Reviewed and edited by Gregory Glenn

Often when an Elder Law attorney meets with a client it includes discussing how the client may want their bank accounts, brokerage accounts, and other assets distributed at death. Many clients are surprised to hear beneficiary designations trump what they have listed in their Last Will and Testament. For example: Sadie Smith owns two checking accounts and an investment brokerage account, each account is titled the same, Sadie Smith, POD (payable on death) to John Smith, her son. Sadie’s Last Will states she wants her assets divided equally between all three of her children. Sadie is surprised when she learns that John will receive the money in each of her accounts as the named beneficiary and her other two children will not receive any of the money. Of course, Sadie immediately states, “I don’t have to worry, John will make sure his sister and brother are taken care of.”

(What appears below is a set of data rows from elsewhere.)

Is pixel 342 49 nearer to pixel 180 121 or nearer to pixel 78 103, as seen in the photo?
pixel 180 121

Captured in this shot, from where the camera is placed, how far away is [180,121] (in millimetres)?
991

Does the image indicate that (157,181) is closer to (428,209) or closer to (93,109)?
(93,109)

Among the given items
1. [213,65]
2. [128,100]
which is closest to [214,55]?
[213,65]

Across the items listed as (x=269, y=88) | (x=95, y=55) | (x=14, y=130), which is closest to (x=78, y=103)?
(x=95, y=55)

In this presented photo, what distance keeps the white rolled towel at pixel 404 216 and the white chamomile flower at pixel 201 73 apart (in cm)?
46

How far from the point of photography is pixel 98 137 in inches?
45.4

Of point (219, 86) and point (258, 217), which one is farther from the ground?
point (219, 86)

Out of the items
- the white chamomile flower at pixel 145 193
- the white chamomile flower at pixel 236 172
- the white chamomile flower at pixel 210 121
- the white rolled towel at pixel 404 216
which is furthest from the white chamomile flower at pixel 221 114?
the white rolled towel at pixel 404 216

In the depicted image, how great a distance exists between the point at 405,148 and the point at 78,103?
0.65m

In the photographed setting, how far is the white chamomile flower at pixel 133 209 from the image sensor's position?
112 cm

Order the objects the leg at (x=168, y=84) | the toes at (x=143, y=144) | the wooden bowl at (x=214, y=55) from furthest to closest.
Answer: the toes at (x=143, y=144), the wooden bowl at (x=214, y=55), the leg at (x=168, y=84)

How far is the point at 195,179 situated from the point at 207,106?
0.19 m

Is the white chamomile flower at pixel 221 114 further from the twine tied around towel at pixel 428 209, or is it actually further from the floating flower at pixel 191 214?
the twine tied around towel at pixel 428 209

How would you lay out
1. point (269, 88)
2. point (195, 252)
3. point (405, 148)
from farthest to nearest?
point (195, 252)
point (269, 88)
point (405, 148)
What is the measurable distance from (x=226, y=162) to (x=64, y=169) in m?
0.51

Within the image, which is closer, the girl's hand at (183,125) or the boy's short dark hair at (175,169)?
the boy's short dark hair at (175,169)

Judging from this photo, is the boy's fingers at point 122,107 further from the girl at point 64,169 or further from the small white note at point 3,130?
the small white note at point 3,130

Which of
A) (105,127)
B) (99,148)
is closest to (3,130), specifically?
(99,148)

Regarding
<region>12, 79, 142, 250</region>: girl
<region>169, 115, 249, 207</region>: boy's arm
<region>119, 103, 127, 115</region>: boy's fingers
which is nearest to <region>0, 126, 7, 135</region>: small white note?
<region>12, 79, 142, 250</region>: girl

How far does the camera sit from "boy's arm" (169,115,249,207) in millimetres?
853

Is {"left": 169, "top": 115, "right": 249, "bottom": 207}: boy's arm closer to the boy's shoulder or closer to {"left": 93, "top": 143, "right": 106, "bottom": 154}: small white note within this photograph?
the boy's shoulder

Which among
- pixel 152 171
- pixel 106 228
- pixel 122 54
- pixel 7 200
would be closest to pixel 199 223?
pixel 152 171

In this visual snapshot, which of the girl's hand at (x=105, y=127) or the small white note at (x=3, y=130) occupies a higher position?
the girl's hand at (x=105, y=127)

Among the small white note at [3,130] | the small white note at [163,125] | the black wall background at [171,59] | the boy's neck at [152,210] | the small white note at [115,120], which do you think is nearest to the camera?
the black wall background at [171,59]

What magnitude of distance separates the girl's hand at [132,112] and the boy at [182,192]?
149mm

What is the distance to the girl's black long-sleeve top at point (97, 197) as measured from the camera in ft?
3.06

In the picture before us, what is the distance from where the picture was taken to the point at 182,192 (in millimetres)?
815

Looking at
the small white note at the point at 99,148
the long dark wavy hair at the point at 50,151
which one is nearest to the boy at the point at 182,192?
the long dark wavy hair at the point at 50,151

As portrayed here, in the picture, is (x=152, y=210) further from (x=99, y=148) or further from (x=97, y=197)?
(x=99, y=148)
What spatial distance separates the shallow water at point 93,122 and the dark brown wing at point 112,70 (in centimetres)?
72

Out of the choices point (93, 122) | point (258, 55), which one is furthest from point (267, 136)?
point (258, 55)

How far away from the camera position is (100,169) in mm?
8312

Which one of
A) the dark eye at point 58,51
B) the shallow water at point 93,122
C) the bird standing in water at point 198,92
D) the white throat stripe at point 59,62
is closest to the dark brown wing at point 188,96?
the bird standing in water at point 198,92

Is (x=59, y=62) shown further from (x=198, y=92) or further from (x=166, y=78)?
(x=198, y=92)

In this case, upon Sadie’s death John will be the beneficiary of the two checking accounts and brokerage account. Those accounts become his instantly upon Sadie’s death. John may be a great guy, collect the $300,000 and give each of his siblings $100,000 making sure Mom’s wishes come true. But John has no legal obligation to do so. If John does decide to honor his mother’s wish and split the $300,000 with his two siblings he will need to file an IRS gift tax return If upon obtaining title to the two checking accounts and brokerage account upon Sadie’s death if John is involved in a divorce or any law suit he is a defendant in, has any judgements or involved in bankruptcy, the $300,000.00 he received becomes an asset of his and subject to the proceedings he is involved in.

Many client’s use beneficiary designations to avoid legal fees, i.e., probate fees or trust administration fees, at their death. One needs to be cautious about who they name as beneficiaries of their assets.

If a client names a minor grandchild or incapacitated personas a beneficiary it could require a guardianship if the beneficiary designation is not properly defined With the proper estate planning documents in place those circumstances can be avoided.

Take the opportunity to evaluate each of your assets and ensure your beneficiary designations as well as your Last Will and/or Trust states exactly how you want your money and other assets to be distributed at your death. It is important to understand how to use beneficiary designations to your benefit and when naming a certain beneficiary may create more complications and expose the asset to creditors claims of that beneficiary. You do not want to be the story heard around town where the kids spent more money on attorney fee’s arguing over Mom’s estate than Mom’s estate was worth.